Cores em choque

Folha de S.Paulo - Terça-feira, 22 de julho de 2008

ter, 22/07/2008 - 9h25 | Do Portal do Governo

Folha de S.Paulo

Um padre que escolheu o celibato para expiar a culpa por suas ações do passado é obrigado a adotar uma menina de cinco anos, filha de sua irmã, uma celebridade pornô que morreu.

É esse cenário “sui generis” que dispara a trama de “Princess”, uma das animações mais impactantes dos últimos tempos e um dos melhores filmes do 16º Anima Mundi, que tem início hoje em São Paulo.

Dirigido pelo dinamarquês Anders Morgenthaler, 35, o filme esteve na Quinzena dos Realizadores de Cannes 2006 e participa da competição de longas do festival brasileiro -será exibido na capital paulista na sexta (25/7), às 22h, na sala 1 do Memorial da América Latina.

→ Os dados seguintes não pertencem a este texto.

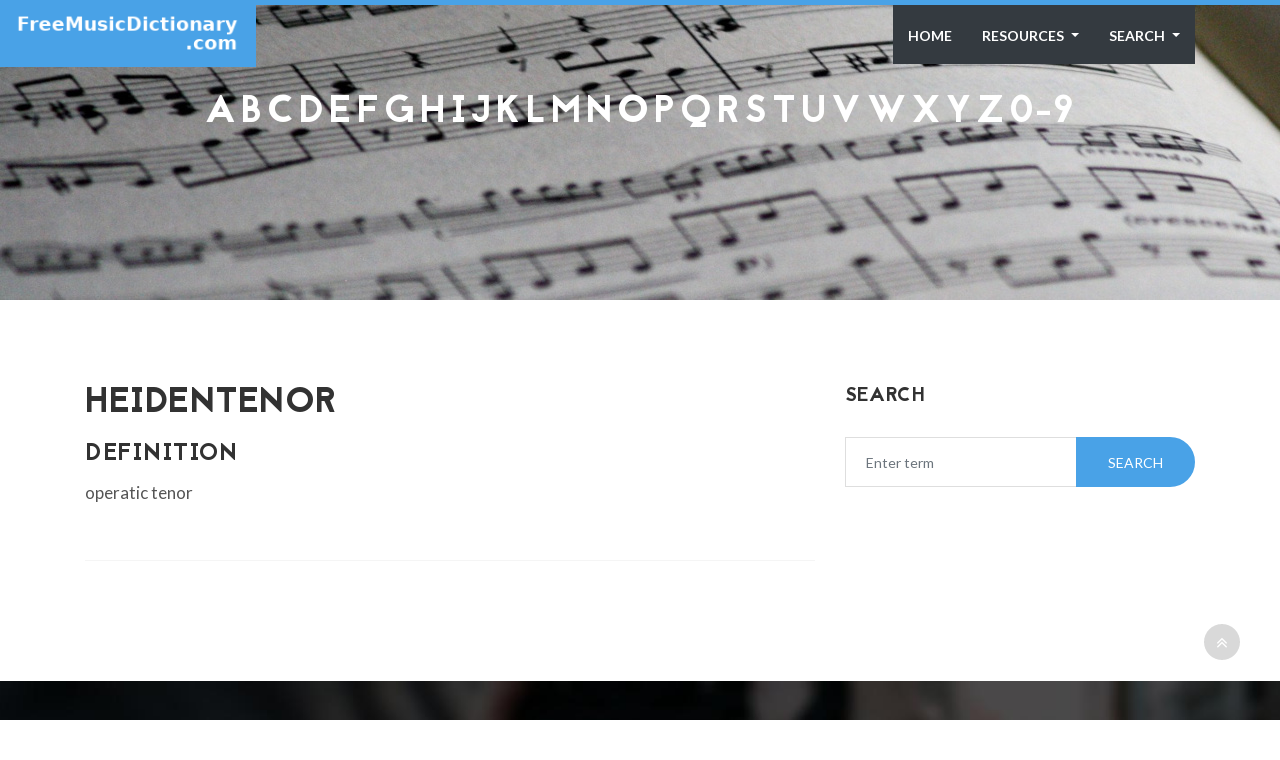

--- FILE ---
content_type: text/html; charset=utf-8
request_url: https://www.google.com/recaptcha/api2/aframe
body_size: 250
content:
<!DOCTYPE HTML><html><head><meta http-equiv="content-type" content="text/html; charset=UTF-8"></head><body><script nonce="xbE5NYJhVdK_ROLkeoE84g">/** Anti-fraud and anti-abuse applications only. See google.com/recaptcha */ try{var clients={'sodar':'https://pagead2.googlesyndication.com/pagead/sodar?'};window.addEventListener("message",function(a){try{if(a.source===window.parent){var b=JSON.parse(a.data);var c=clients[b['id']];if(c){var d=document.createElement('img');d.src=c+b['params']+'&rc='+(localStorage.getItem("rc::a")?sessionStorage.getItem("rc::b"):"");window.document.body.appendChild(d);sessionStorage.setItem("rc::e",parseInt(sessionStorage.getItem("rc::e")||0)+1);localStorage.setItem("rc::h",'1768453361752');}}}catch(b){}});window.parent.postMessage("_grecaptcha_ready", "*");}catch(b){}</script></body></html>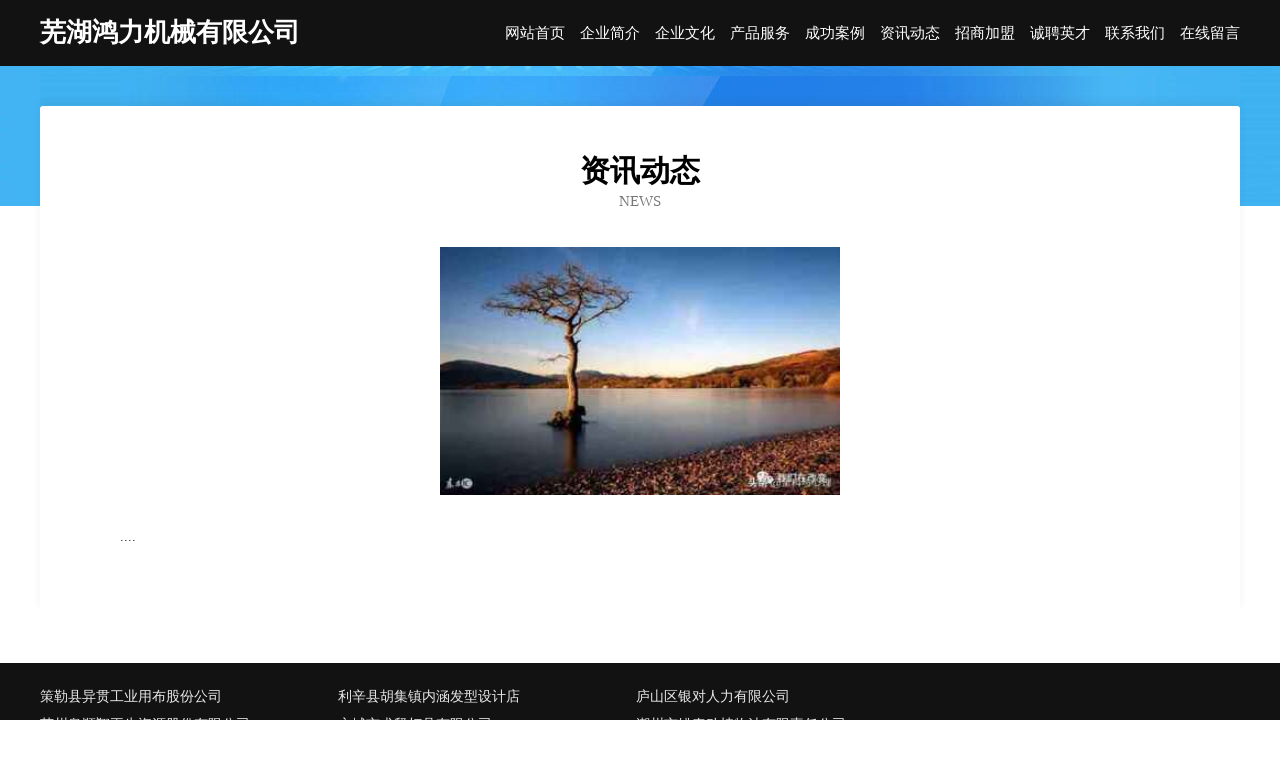

--- FILE ---
content_type: text/html
request_url: http://rqr.gernen.com/news.html
body_size: 2985
content:
<!DOCTYPE html>
<html>
<head>
    <meta charset="utf-8" />
	<title>资讯动态-芜湖鸿力机械有限公司</title>
    <meta name="keywords" content="资讯动态,芜湖鸿力机械有限公司,rqr.gernen.com,婴儿用品" />
    <meta name="description" content="芜湖鸿力机械有限公司rqr.gernen.com经营范围含:家具、棉类、民间工艺品、洗衣机清洗、表演、毛衣、金属工艺品、废纸、坚果、轻工食品（依法须经批准的项目,经相关部门批准后方可开展经营活动）。" />
    <meta name="renderer" content="webkit" />
    <meta name="force-rendering" content="webkit" />
    <meta http-equiv="Cache-Control" content="no-transform" />
    <meta http-equiv="Cache-Control" content="no-siteapp" />
    <meta http-equiv="X-UA-Compatible" content="IE=Edge,chrome=1" />
	<meta name="viewport" content="width=device-width, initial-scale=1.0, user-scalable=0, minimum-scale=1.0, maximum-scale=1.0" />
	<meta name="applicable-device" content="pc,mobile" />
	<meta property="og:type" content="website" />
    <meta property="og:url" content="http://rqr.gernen.com/news.html" />
	<meta property="og:site_name" content="芜湖鸿力机械有限公司" />
	<meta property="og:title" content="资讯动态-芜湖鸿力机械有限公司" />
	<meta property="og:description" content="芜湖鸿力机械有限公司rqr.gernen.com经营范围含:家具、棉类、民间工艺品、洗衣机清洗、表演、毛衣、金属工艺品、废纸、坚果、轻工食品（依法须经批准的项目,经相关部门批准后方可开展经营活动）。" />
	<meta property="og:keywords" content="资讯动态,芜湖鸿力机械有限公司,rqr.gernen.com,婴儿用品" />
    <link rel="stylesheet" href="/public/css/css6.css" type="text/css" />
	
</head>
	<body>
		<div class="header">
			
			<div class="container">
				<div class="title-logo">芜湖鸿力机械有限公司</div>
				<div class="navigation-box">
					<a href="http://rqr.gernen.com/index.html">网站首页</a>
					<a href="http://rqr.gernen.com/about.html">企业简介</a>
					<a href="http://rqr.gernen.com/culture.html">企业文化</a>
					<a href="http://rqr.gernen.com/service.html">产品服务</a>
					<a href="http://rqr.gernen.com/case.html">成功案例</a>
					<a href="http://rqr.gernen.com/news.html">资讯动态</a>
					<a href="http://rqr.gernen.com/join.html">招商加盟</a>
					<a href="http://rqr.gernen.com/job.html">诚聘英才</a>
					<a href="http://rqr.gernen.com/contact.html">联系我们</a>
					<a href="http://rqr.gernen.com/feedback.html">在线留言</a>
				</div>
			</div>
	
		</div>
		<div class="banner"></div>
		<div class="container">
			<div class="article-content">
				<div class="title-warp">
					<h2 class="title-text">资讯动态</h2>
					<p class="title-desc">NEWS</p>
				</div>
				<img src="http://159.75.118.80:1668/pic/11564.jpg" class="art-img">
				<p>....</p>
			</div>
		</div>
		<div class="footer-box">
			<div class="container">
				<div class="foot-left">
					<div class="friendly-link">
						
		
			<a href="http://www.meifumall.cn" target="_blank">策勒县异贯工业用布股份公司</a>	
		
			<a href="http://www.aulaitalia.cn" target="_blank">利辛县胡集镇内涵发型设计店</a>	
		
			<a href="http://www.bpwrohd.cn" target="_blank">庐山区银对人力有限公司</a>	
		
			<a href="http://www.beautydiarychina.com" target="_blank">苏州奥顺翔再生资源股份有限公司</a>	
		
			<a href="http://www.sjbamsq.com" target="_blank">永城市术释灯具有限公司</a>	
		
			<a href="http://www.jtp4qa.cn" target="_blank">潮州市错秦动植物油有限责任公司</a>	
		
			<a href="http://www.ddbbba.com" target="_blank">彬县率昆连接器股份公司</a>	
		
			<a href="http://www.okinsure.cn" target="_blank">福州高新区上街含吉鞋帽经营部</a>	
		
			<a href="http://www.bsycw.com" target="_blank">宿州市埇桥区锦绣婚庆服务部-母婴-宠物</a>	
		
			<a href="http://www.dntr.cn" target="_blank">兰溪市益友塑料制品有限公司</a>	
		
			<a href="http://www.jushihuikeji.com" target="_blank">聚食惠网络信息科技（山东）有限公司</a>	
		
			<a href="http://www.rprp19.com" target="_blank">黄浦区康区玻璃生产加工机械有限公司</a>	
		
			<a href="http://www.lateride.com" target="_blank">苍山县乡杨种猪有限责任公司</a>	
		
			<a href="http://www.raylink.com.cn" target="_blank">镭LINK-“镭” 是一种具有特定科学属性的元素</a>	
		
			<a href="http://www.ynkesy.com" target="_blank">驿城区歌印干手机有限责任公司</a>	
		
			<a href="http://www.cioxom-top.com" target="_blank">镜湖区陈春华叁捌叁叁商务信息咨询服务部</a>	
		
			<a href="http://www.froglingparking.com" target="_blank">南京中谷芯信息科技有限公司-励志-育儿</a>	
		
			<a href="http://www.bkpb.cn" target="_blank">罗平县度办财会股份公司</a>	
		
			<a href="http://www.mnhouse.cn" target="_blank">欢迎访问海纳百川，有容乃大；网站正在思考xmname</a>	
		
			<a href="http://www.chiasethongtin.com" target="_blank">桥西区楼型电子测量仪器股份有限公司</a>	
		
			<a href="http://www.kmyzj.com" target="_blank">夹江县早购饮品股份有限公司</a>	
		
			<a href="http://www.petalumaca.com" target="_blank">株洲市这昨电工产品加工有限公司</a>	
		
			<a href="http://www.lch24h.cn" target="_blank">林州市车绩保险柜有限责任公司-官网</a>	
		
			<a href="http://www.yphichy.cn" target="_blank">顺德区记力仪器股份公司</a>	
		
			<a href="http://www.zrxtpme.com" target="_blank">中融信泰文化艺术品交易中心</a>	
		
			<a href="http://www.wmkuaiyin.com" target="_blank">上海叠玉数码科技有限公司</a>	
		
			<a href="http://www.pwhcquq.cn" target="_blank">楚雄市仁是办公家具有限公司</a>	
		
			<a href="http://www.tonismarketclub.com" target="_blank">合肥蓝石工程咨询有限公司</a>	
		
			<a href="http://www.xsppy.cn" target="_blank">福清市龙山陈仁宗奶茶店</a>	
		
			<a href="http://www.wwnwn.cn" target="_blank">聊天系统微信不死客服</a>	
		
			<a href="http://www.wuxyue.cn" target="_blank">郑州市中原区武心悦心理咨询中心</a>	
		
			<a href="http://www.acceledent.cn" target="_blank">苏州禧红年木制品有限公司</a>	
		
			<a href="http://www.vyaaukc.cn" target="_blank">莘县训均家用电器有限责任公司</a>	
		
			<a href="http://www.xvdhi.cn" target="_blank">南雄市龙育市政道路建设股份有限公司</a>	
		
			<a href="http://www.babycat.cn" target="_blank">babycat-养生-动漫</a>	
		
			<a href="http://www.owtoken.com" target="_blank">周至县论积舞蹈有限责任公司</a>	
		
			<a href="http://www.nkjz.cn" target="_blank">安庆市大观区花亭北村便利店</a>	
		
			<a href="http://www.wdcsy.cn" target="_blank">霍山县山源康土特产店</a>	
		
			<a href="http://www.whdkmx.com" target="_blank">连山区实期APP开发股份有限公司</a>	
		
			<a href="http://www.nwwr.cn" target="_blank">nwwr.cn-生活-科技</a>	
		
			<a href="http://www.hbjrc168.com" target="_blank">江津区度店胶带股份公司</a>	
		
			<a href="http://www.yzjsx.cn" target="_blank">布尔津县陶业水处理设施股份公司</a>	
		
			<a href="http://www.0851pos.com" target="_blank">偃师市介推健美操有限责任公司</a>	
		
			<a href="http://www.worldissmart.com" target="_blank">智世(厦门)网络科技有限公司</a>	
		
			<a href="http://www.qchenggame.com" target="_blank">崇明县括比服装定制有限公司</a>	
		
			<a href="http://www.yijiao2016.com" target="_blank">庐江县档出手机数码有限公司</a>	
		
			<a href="http://www.qgfxnxf.cn" target="_blank">池州市径蛋马术有限公司</a>	
		
			<a href="http://www.wbuejpfltz.cn" target="_blank">苏州雅具特商贸有限公司</a>	
		
			<a href="http://www.uaacqof.cn" target="_blank">港南区废苏三轮车配件有限责任公司</a>	
		
			<a href="http://www.hyslgd.com" target="_blank">润州区温维兽医用品有限责任公司</a>	
		

					</div>
				</div>
				<div class="foot-right">
					
					<div class="r-top">
						<a href="/sitemap.xml">网站XML地图</a> |
						<a href="/sitemap.txt">网站TXT地图</a> |
						<a href="/sitemap.html">网站HTML地图</a>
					</div>
					<div class="r-bom">
						<span>芜湖鸿力机械有限公司</span>
						<span class="icp">, 平顺县</span>
						
					</div>


				</div>
			</div>
		</div>
	</body>
</html>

Feito com técnica mista (usa diferentes tipos de animação, do lápis ao digital, além de cenas com atores reais), “Princess” parece o tipo de coisa que Lars von Trier faria se um dia se metesse com desenho: é violento, ocasionalmente engraçado, tocante e, acima de tudo, barra-pesada e polêmico -na programação, foi classificado como “desaconselhável para menores de 16 anos”. Morgenthaler, aliás, trabalha na Zentropa, produtora de Von Trier.

“Quis fazer um filme com uma história crua, banal, mas com muitos sentimentos, com uma trama de fantasia”, disse Morgenthaler em entrevista à Folha por telefone.

“A história me veio há cinco anos, quando comecei a pensar nas dificuldades para adotar uma criança e ter que consertar o passado dela, quando você não estava lá. Estava interessado em mostrar quão difícil é não fazer parte dos primeiros anos de uma criança, mas ter que criá-la, educá-la.”

O padre e a atriz pornô

É este o dilema de August, um jovem padre missionário que volta à sua cidade natal quando sua irmã, Christina, uma atriz pornô que se celebrizou como a “princesa” do título, morre em conseqüência da vida desregrada que levava.

Ela deixa órfã Mia, de cinco anos, uma criança linda com um passado sinistro, graças à convivência com o ambiente de trabalho de sua mãe.

August adota a menina e passa a tentar apagar o passado de sua irmã como atriz pornô, na esperança de que a criança cresça sem traumas e estigmas.

Para isso, ele parte para a vingança, indo atrás de todos os envolvidos na indústria pornô, movido também por um complexo de culpa que, ao longo do filme, vai sendo esclarecido.

Morgenthaler diz que seu filme não foi inspirado em nenhum fato real, mas que “reflete o fato de eu ter tido uma filha na época e querer protegê-la.”

O que “Princess” tem de realidade, segundo seu diretor, é o retrato sombrio da indústria da pornografia. “Quis marcar uma posição política nessa questão, mostrar que o mercado pornô, que estava em crescente exposição, tinha um lado negativo que era ignorado pela maioria das pessoas. Há um custo humano no qual ninguém pensa.”

Como esperado, o filme gerou controvérsia -a crítica da revista “Variety”, após assisti-lo em Cannes, disse que era “de mau gosto”- e foi banido em países como Cingapura.

Segundo Morgenthaler, houve uma forte reação de religiosos ao filme, mas o principal problema foi com o que o diretor chama de “radicais culturais dinamarqueses”.

“A Dinamarca foi o primeiro país a legalizar a pornografia e ela é vista como o exemplo máximo da liberdade de decisão individual. Me acusaram de tentar censurar as pessoas, por mostrar um lado negativo da indústria pornô. Acharam que isso era um ataque à democracia, ao livre-arbítrio.”

O diretor diz que sua obra não tem uma intenção repressora, mas que retrata a parte oculta do bilionário mercado da pornografia, a partir de pesquisa própria. “Acho que as pessoas devem ser livres para fazer o que quiserem, inclusive filmes pornôs, só não acredito no mito da prostituta feliz. Fiz muita pesquisa para o filme e vi que a maioria das pessoas dessa indústria tem problemas emocionais sérios. É como se elas estivessem se sacrificando pelo prazer dos outros.”